> [GIVEN EXERCISE]
Can you output as a JSON list of strings, one string per line with blank lines left out, the records starting at the line that has "Arrange the rock" and stopping after the final line of the records?

> [DATA SHOWN]
────
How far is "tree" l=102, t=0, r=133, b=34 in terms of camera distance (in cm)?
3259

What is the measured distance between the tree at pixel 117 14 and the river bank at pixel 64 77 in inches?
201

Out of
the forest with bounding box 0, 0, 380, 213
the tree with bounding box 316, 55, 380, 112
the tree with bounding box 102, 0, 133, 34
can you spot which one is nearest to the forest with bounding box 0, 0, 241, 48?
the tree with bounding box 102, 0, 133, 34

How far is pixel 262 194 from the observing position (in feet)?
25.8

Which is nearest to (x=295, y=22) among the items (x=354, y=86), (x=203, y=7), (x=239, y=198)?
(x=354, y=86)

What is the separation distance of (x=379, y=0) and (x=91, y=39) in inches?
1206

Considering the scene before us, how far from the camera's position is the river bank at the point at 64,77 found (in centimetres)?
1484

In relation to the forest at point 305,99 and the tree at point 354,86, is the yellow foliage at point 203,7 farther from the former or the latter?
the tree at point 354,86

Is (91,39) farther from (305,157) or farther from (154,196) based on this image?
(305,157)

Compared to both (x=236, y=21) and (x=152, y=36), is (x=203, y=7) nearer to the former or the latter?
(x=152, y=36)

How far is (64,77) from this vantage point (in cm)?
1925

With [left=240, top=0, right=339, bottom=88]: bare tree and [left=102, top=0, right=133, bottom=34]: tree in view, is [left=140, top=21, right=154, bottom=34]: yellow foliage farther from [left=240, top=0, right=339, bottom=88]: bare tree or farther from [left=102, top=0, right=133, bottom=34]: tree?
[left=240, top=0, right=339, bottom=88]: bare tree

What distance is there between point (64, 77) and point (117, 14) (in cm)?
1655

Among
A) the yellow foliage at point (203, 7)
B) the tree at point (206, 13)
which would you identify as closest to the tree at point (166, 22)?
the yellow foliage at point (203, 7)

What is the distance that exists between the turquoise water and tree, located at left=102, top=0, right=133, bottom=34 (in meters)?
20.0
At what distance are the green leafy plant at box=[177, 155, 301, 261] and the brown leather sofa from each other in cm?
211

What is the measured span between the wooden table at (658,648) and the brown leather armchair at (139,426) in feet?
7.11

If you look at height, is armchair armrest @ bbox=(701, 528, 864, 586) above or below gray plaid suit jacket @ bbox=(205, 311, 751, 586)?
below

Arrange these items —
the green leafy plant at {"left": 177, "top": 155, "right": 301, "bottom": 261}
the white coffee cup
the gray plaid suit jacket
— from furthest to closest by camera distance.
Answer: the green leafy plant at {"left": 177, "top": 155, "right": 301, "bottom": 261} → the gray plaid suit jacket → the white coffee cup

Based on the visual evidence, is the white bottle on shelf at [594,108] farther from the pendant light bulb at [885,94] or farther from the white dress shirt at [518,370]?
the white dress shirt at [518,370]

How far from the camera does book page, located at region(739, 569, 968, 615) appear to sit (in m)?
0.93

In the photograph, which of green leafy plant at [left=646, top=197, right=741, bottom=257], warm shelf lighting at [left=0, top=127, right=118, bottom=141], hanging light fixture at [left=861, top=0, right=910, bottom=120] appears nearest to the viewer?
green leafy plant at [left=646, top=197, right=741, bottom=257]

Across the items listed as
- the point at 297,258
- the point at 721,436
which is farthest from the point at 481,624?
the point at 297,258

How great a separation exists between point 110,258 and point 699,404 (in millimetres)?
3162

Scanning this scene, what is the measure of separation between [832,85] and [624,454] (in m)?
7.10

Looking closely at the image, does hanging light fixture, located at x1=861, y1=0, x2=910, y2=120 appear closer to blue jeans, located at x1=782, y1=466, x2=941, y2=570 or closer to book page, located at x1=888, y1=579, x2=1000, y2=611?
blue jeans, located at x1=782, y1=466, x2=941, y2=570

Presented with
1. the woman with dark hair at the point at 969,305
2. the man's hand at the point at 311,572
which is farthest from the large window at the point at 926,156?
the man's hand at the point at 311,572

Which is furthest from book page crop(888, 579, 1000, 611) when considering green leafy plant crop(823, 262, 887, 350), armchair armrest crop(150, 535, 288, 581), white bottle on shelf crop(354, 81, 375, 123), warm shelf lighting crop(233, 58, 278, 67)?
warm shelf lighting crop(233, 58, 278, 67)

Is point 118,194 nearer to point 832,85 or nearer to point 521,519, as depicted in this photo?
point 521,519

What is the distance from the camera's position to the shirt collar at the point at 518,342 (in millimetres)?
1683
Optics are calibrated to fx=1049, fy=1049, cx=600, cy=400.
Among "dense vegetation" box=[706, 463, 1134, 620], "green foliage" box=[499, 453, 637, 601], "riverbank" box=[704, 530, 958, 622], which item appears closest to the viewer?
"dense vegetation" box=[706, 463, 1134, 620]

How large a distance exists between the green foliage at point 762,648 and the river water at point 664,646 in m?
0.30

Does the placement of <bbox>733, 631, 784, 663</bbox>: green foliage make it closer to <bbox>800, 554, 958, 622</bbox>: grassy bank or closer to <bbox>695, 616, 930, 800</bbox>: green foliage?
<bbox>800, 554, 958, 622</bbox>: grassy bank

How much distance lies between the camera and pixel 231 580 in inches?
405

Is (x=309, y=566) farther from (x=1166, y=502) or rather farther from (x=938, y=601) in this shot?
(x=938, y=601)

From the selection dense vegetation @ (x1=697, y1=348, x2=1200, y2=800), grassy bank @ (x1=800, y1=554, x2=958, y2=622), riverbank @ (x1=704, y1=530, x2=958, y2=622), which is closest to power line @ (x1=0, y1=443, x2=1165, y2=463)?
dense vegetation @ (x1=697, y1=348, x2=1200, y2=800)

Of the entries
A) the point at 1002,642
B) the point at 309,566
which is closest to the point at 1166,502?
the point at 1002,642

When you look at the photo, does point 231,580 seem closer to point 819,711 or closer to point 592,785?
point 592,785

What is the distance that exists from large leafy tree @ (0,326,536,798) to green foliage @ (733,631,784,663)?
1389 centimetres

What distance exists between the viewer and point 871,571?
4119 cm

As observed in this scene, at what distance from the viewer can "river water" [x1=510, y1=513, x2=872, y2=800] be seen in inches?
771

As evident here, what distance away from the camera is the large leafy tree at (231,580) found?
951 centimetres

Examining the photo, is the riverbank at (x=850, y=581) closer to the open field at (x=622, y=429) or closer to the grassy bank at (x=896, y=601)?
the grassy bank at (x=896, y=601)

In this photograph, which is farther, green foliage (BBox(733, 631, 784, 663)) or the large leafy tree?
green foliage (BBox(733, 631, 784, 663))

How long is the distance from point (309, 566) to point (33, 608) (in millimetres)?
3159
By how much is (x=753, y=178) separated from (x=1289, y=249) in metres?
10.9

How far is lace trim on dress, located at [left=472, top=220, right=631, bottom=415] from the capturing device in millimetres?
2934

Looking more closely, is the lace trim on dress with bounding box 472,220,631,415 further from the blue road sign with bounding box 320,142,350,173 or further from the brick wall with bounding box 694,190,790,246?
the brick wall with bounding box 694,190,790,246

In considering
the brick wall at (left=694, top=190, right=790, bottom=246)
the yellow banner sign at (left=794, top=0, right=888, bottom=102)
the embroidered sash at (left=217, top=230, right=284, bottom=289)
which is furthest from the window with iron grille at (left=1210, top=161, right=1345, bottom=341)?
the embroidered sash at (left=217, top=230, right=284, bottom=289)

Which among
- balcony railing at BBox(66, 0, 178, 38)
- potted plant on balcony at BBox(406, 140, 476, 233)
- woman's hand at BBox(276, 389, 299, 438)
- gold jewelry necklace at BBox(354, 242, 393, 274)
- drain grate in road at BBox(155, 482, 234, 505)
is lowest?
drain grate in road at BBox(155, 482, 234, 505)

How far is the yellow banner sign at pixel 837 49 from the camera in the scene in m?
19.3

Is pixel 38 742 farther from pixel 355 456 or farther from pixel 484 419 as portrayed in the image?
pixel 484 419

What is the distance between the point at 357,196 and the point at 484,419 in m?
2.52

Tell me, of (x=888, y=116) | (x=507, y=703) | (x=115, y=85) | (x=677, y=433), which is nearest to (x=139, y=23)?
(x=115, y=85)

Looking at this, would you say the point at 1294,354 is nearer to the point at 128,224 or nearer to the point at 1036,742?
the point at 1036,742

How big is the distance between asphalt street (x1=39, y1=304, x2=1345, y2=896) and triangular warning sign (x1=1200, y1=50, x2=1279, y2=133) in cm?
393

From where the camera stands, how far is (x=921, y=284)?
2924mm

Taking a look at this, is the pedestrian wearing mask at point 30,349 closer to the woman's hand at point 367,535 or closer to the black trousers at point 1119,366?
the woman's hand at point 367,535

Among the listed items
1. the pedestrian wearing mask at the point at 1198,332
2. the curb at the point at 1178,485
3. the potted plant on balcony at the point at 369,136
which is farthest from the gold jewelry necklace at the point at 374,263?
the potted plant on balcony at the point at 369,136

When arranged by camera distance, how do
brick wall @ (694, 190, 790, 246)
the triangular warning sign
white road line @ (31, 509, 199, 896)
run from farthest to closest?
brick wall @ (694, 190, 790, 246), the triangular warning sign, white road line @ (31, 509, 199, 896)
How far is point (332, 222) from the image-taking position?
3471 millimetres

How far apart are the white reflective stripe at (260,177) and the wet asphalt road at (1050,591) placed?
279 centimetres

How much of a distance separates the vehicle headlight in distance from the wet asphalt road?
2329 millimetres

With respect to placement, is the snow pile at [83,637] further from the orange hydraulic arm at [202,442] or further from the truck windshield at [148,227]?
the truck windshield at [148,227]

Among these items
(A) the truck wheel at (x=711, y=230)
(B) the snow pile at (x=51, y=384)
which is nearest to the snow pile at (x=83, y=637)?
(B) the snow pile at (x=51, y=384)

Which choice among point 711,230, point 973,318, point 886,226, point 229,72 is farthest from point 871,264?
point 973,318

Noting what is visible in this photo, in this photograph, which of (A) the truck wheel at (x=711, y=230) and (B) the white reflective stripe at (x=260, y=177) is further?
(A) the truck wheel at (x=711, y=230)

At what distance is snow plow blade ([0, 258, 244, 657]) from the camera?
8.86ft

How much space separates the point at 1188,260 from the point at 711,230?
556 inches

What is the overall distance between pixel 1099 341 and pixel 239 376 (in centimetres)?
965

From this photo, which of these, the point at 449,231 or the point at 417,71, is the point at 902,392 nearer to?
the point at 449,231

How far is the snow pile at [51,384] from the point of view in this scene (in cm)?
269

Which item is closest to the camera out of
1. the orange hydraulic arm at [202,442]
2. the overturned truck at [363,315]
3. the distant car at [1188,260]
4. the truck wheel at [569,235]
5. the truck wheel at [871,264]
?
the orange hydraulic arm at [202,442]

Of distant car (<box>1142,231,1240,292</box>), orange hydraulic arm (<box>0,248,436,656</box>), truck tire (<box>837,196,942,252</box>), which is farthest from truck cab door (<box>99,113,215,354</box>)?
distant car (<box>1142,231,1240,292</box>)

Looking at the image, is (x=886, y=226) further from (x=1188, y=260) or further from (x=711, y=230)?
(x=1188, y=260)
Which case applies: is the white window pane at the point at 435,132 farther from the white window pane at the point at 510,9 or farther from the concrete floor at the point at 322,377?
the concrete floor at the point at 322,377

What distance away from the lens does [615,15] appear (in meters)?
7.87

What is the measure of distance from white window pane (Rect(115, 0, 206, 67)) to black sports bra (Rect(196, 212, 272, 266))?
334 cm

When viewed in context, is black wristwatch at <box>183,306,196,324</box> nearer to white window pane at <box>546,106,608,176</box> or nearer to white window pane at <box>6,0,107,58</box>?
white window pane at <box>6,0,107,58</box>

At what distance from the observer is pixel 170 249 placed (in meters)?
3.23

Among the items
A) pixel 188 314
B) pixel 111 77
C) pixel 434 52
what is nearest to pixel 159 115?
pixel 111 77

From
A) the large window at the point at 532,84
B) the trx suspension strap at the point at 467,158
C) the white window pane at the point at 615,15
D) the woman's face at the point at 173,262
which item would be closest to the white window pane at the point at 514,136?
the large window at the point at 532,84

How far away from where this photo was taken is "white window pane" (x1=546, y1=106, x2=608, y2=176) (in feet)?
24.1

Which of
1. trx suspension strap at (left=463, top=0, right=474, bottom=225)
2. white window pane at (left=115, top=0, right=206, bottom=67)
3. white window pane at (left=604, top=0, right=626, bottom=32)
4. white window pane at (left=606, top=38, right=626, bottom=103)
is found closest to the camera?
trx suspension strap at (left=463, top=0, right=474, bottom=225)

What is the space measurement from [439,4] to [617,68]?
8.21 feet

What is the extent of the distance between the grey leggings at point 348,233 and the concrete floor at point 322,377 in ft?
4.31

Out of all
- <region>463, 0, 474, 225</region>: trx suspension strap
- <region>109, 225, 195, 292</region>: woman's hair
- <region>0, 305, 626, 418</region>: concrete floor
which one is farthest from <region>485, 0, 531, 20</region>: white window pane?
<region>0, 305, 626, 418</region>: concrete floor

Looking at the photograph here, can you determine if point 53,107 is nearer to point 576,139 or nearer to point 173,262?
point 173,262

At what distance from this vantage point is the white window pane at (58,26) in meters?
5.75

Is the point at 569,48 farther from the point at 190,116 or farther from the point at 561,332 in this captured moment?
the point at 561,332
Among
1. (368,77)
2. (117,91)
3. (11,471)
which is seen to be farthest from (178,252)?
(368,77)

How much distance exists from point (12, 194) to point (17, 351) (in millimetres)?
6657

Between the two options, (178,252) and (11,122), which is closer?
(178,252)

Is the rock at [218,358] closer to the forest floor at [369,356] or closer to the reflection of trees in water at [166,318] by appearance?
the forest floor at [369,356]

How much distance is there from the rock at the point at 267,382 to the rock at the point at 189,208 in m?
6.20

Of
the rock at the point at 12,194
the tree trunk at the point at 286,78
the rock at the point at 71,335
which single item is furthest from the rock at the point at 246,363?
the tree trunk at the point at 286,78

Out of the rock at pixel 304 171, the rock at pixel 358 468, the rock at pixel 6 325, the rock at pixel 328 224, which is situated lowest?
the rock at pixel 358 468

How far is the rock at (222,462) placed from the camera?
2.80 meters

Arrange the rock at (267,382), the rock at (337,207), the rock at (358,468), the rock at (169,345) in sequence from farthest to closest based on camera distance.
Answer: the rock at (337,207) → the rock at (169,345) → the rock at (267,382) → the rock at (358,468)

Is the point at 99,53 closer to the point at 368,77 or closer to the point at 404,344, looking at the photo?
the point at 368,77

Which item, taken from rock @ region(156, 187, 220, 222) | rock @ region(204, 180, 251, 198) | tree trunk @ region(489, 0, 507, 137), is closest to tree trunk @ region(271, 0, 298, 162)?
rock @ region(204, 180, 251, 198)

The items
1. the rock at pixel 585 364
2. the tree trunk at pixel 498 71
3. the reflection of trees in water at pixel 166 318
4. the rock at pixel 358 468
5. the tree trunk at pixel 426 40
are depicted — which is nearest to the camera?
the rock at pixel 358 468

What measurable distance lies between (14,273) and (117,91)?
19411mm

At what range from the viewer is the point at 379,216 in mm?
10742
────
> [WRITTEN SOLUTION]
[
  "Arrange the rock at (267,382), the rock at (337,207), the rock at (358,468), the rock at (169,345) in sequence from farthest to closest based on camera distance.",
  "Answer: the rock at (337,207) → the rock at (169,345) → the rock at (267,382) → the rock at (358,468)",
  "Is the point at 99,53 closer to the point at 368,77 or closer to the point at 404,344, looking at the photo?",
  "the point at 368,77",
  "Which item, taken from rock @ region(156, 187, 220, 222) | rock @ region(204, 180, 251, 198) | tree trunk @ region(489, 0, 507, 137), is closest to tree trunk @ region(271, 0, 298, 162)?",
  "rock @ region(204, 180, 251, 198)",
  "The items",
  "1. the rock at pixel 585 364",
  "2. the tree trunk at pixel 498 71",
  "3. the reflection of trees in water at pixel 166 318",
  "4. the rock at pixel 358 468",
  "5. the tree trunk at pixel 426 40",
  "are depicted — which is nearest to the camera?",
  "the rock at pixel 358 468",
  "What measurable distance lies between (14,273) and (117,91)?",
  "19411mm",
  "At what range from the viewer is the point at 379,216 in mm?",
  "10742"
]